All three were smiling and stars glimmered across tears—though the light couldn’t tell us if they were mournful or grateful tears.

“I didn’t know you could grow anything.” Jack said. “Why have I been doing all the gardening?”

Bill scoffed. “You never asked.”

Claire’s jaw dropped. “You mean to tell me the two of you have been on this ship alone for ten years and you didn’t know that?”

The men shrugged.

“You two are ridiculous. I’m going to jettison those headsets of yours.” Claire rose to her feet suddenly. “Come on, Bill. Let’s go play checkers. Winner tells a story.”

The old man groaned.

“You’re just mad you can’t beat me,” she said.

* * *

Some hours later, Bill tapped him on the shoulder and he took off his headset. The older man said nothing, but he pointed at a single solemn finger at a form out in space. It was barely more than a glimmer, catching only the wispy dissipated remnants of starlight so far removed from constellations.

“Is that…?” Jack started.

“Yes. It has a distress call on loop.”

Bill altered the trajectory of their ship a few degrees to align with the drift of the floating metal piece, then he picked up a radio transceiver and sent out a message. The men waited, but there was no response.

 “Should we hurry?” Jack asked. His heart thumped harder, echoing in his head.

Bill shrugged. “They’re unconscious or dead. We can only do so much about either.”

Jack tapped his finger on the dashboard, but didn’t protest.

Ten minutes passed until they were close enough to interact with the craft. When they came within fifty meters, they immediately recognized it as an escape pod manufactured by some western company. The men worked in tandem to recover the escape pod, Bill with a crane and Jack with a space-suit and a tether. They pulled it into a hanger, waited for the oxygen and pressure to return, then Jack opened the hatch.
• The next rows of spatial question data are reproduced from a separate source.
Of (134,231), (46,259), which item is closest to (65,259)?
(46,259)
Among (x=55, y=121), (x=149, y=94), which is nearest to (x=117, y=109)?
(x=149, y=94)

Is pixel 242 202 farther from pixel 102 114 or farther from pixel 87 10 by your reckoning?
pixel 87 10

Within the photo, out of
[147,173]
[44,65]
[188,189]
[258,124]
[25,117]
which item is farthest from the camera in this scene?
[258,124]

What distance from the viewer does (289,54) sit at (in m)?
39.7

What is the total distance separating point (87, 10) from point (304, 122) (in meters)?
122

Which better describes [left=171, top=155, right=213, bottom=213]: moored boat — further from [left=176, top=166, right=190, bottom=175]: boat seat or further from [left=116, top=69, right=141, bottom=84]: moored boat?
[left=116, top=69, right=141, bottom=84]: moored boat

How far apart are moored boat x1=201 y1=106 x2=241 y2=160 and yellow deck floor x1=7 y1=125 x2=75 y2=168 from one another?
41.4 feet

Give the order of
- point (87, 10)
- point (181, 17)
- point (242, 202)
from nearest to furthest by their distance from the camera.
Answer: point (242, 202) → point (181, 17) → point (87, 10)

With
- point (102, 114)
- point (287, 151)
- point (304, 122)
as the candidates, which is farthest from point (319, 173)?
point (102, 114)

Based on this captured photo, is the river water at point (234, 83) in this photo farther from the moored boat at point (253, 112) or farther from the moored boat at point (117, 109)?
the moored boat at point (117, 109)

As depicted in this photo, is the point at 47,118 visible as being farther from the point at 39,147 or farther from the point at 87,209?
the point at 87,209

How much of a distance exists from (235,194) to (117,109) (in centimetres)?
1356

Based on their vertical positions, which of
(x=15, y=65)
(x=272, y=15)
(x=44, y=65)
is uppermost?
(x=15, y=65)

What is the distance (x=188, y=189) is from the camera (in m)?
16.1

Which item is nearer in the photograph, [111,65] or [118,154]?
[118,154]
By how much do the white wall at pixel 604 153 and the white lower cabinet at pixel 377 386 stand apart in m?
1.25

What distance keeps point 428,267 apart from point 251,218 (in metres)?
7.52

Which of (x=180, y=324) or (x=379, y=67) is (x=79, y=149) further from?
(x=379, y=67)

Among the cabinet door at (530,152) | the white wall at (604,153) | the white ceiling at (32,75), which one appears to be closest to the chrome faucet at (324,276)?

With clicks and hissing, the escape-pod door opened and slowly revealed a gloved hand, a sleeve, a shoulder, and finally a dried lock of brown braided hair.

Jack took a deep breath and let out a long sigh.

“Everything okay?” Bill’s crackling voice popped through the radio in Jack’s helmet.

The skin around her cheekbones was tight and sunken, it was marbled, wrinkled, and textured like vellum. The orbs of her eyes were discolored and slightly shriveled.

“Yeah. She’s dead. If I had to guess, I’d say she’s been dead for six months.”

Bill’s reply was long in coming. “Okay. I’ll be in there in a minute.”

Jack took a step back from the pod and dropped into a squatting position. He hugged his knees to his chest and reached up to switch off his radio, then paused. No, he’d let Bill hear him cry.

When the old man came into the hangar, Jack was still trembling. They briefly locked eyes, and Bill slowly inclined his head.

“I’m going to check her pod for supplies.” He said.

Bill stepped past him and started to inspect the craft, but Jack snapped a hand out and wrapped it tightly around Bill’s wrist. The old man jolted back and looked at Jack’s hand, then into the eyes of his crying companion.

“I’m sad, Bill.”

The old man’s eyebrows raised in surprise. After a long moment he said, “I… am too.”

“I wanted… so… badly…” Jack couldn’t get all of his words out.

Bill’s eyes shimmered. “Me too.” The old man patted Jack’s tightly clenching hand.

Eventually Jack let go.

“Bill?”

“Yeah?”

 “Can you tell me more about your daughter? And why you hate the city so much?”

A smirk broke out at the corner of Bill’s mouth. “I’d love to.”